TASK INSTRUCTIONS:
Will you write out, word for word, every line from the one with "Striped abstract background." to the final line of the data below, with the pictures left out?
MATERIAL PROVIDED Start Marker
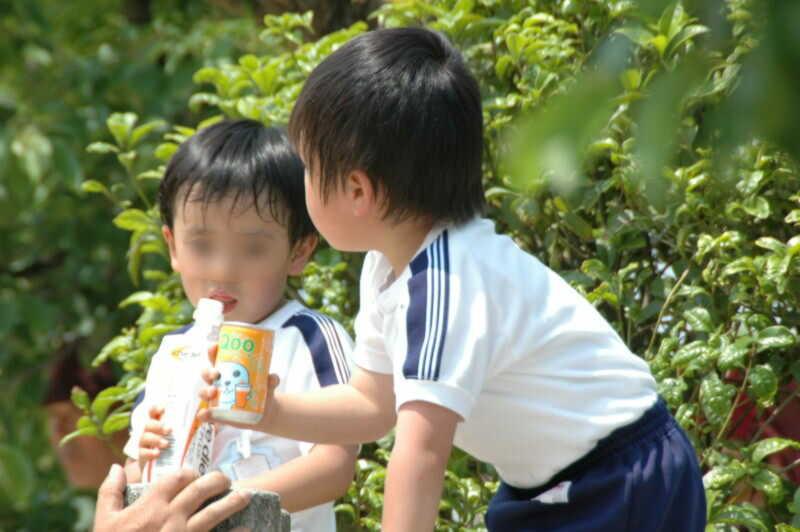 運動会_b0077681_21181288.jpg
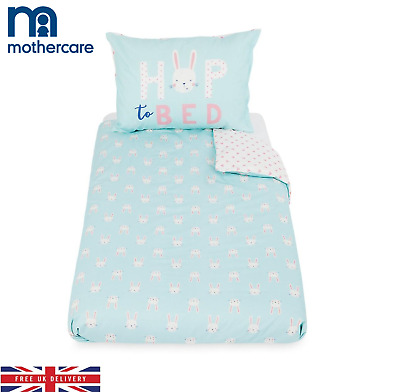 Mothercare Duvet Cover and Pillowcase For Cot & Toddler Bed Rabbits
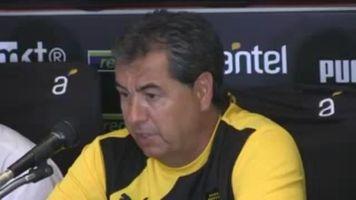 """Jorge """"El Polilla"""" da Silva, nuevo t�cnico del Pe�arol"""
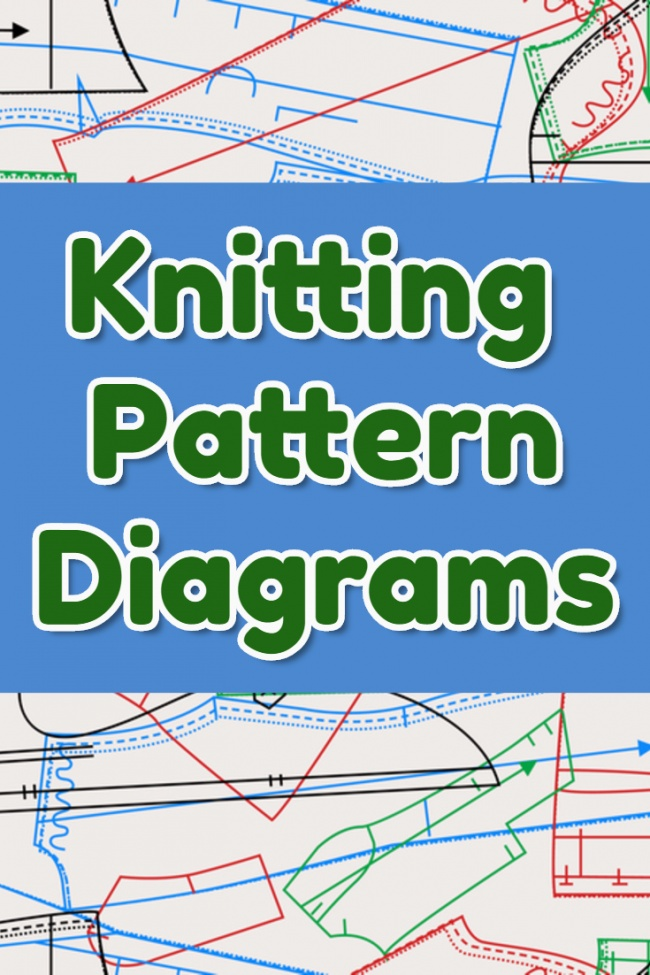 Knitting pattern diagrams easy blueprints for quick knitting patterns note the number of stitches to cast on for the ribbing then if there are any increases on the last row of ribbing note the new number of stitches just malvernweather Choice Image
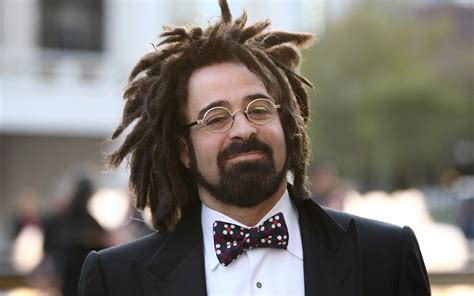 adam duritz counting crows counting crows adam duritz rock n roll is not a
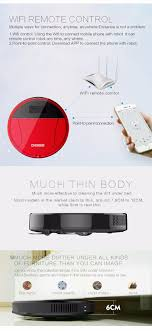 Interesting Easy Home Robotic Vacuum 47 For Decor Inspiration With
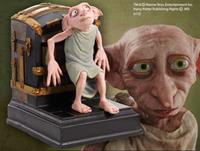 Noble Collection Harry Potter Bookend Dobby 19 cm
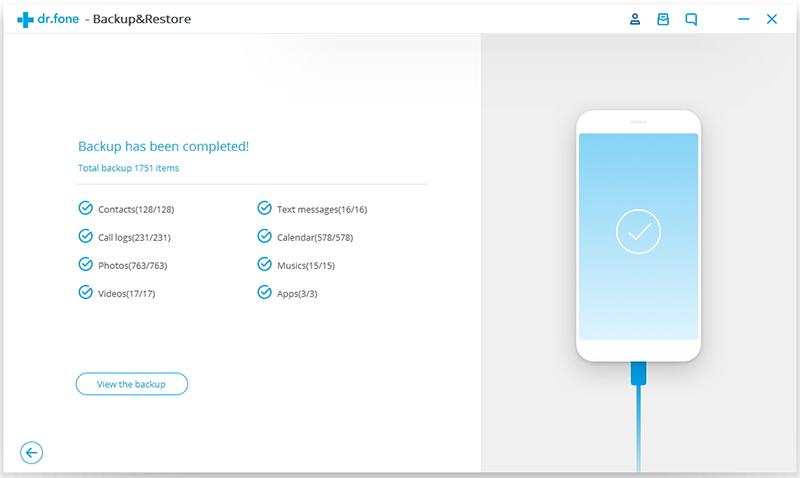 android backup step 3 - backup data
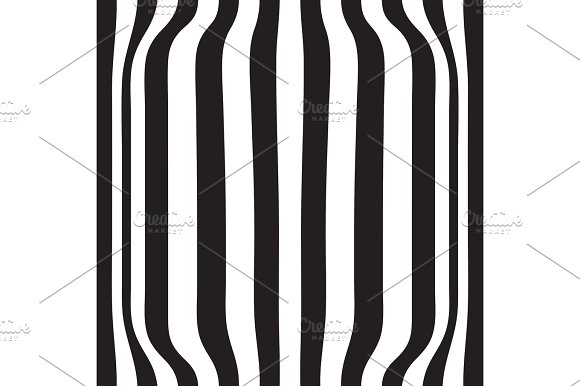 Striped abstract background. black and white zebra print. Vector illustration. eps10 in Illustrations
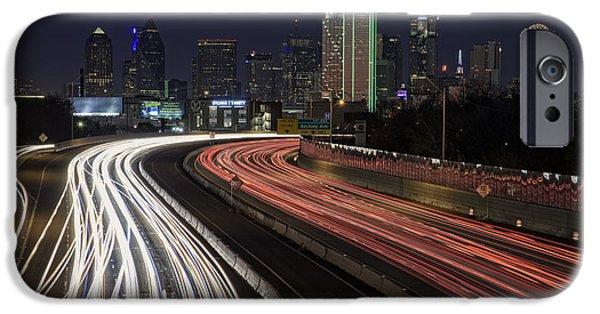 Dallas Night IPhone 6s Case by Rick Berk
MATERIAL PROVIDED End Marker
REPLY TO THE EXERCISE:
 Striped abstract background. black and white zebra print. Vector illustration. eps10 in Illustrations
 Dallas Night IPhone 6s Case by Rick Berk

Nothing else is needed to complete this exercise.